Work to be completed – Please count the lines below that contain the word "site", and reply with that number alone.

*** Data for processing

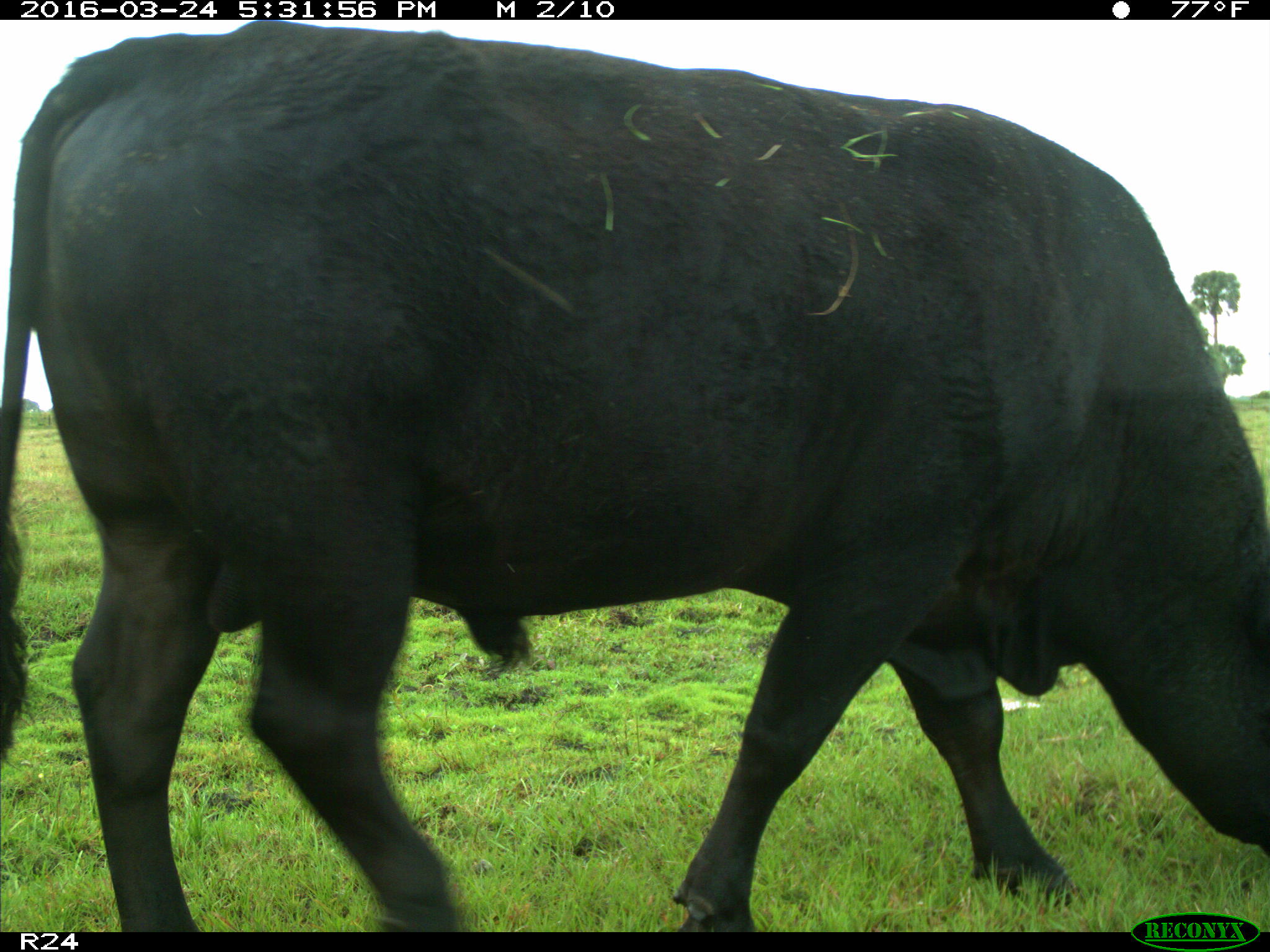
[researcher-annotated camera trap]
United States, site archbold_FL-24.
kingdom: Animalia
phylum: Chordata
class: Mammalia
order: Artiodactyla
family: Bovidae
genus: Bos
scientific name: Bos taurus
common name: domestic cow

******
*** Data for processing

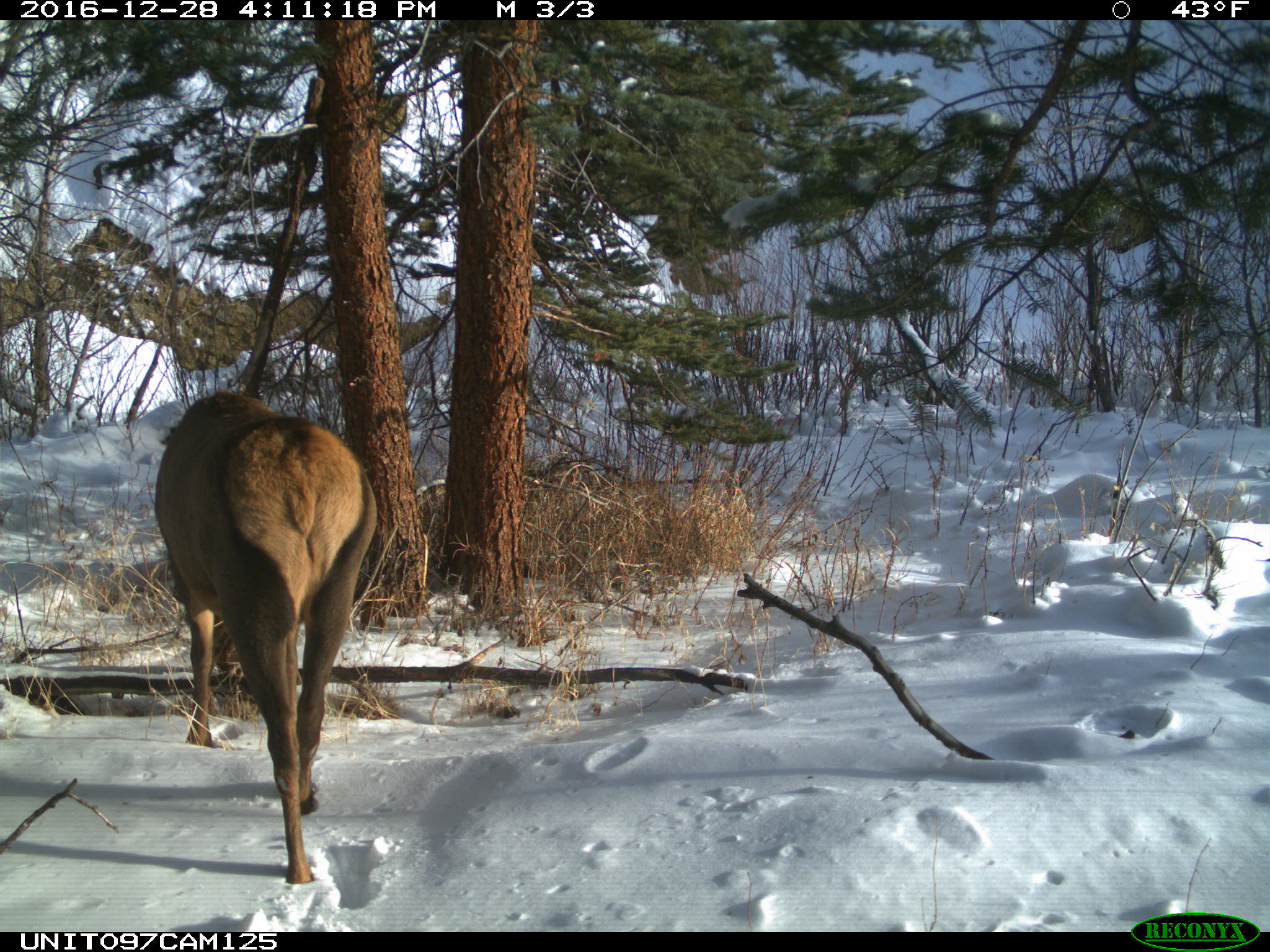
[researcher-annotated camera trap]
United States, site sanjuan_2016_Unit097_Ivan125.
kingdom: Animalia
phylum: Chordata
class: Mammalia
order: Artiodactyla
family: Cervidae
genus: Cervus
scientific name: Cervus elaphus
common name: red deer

******

Task solution – 2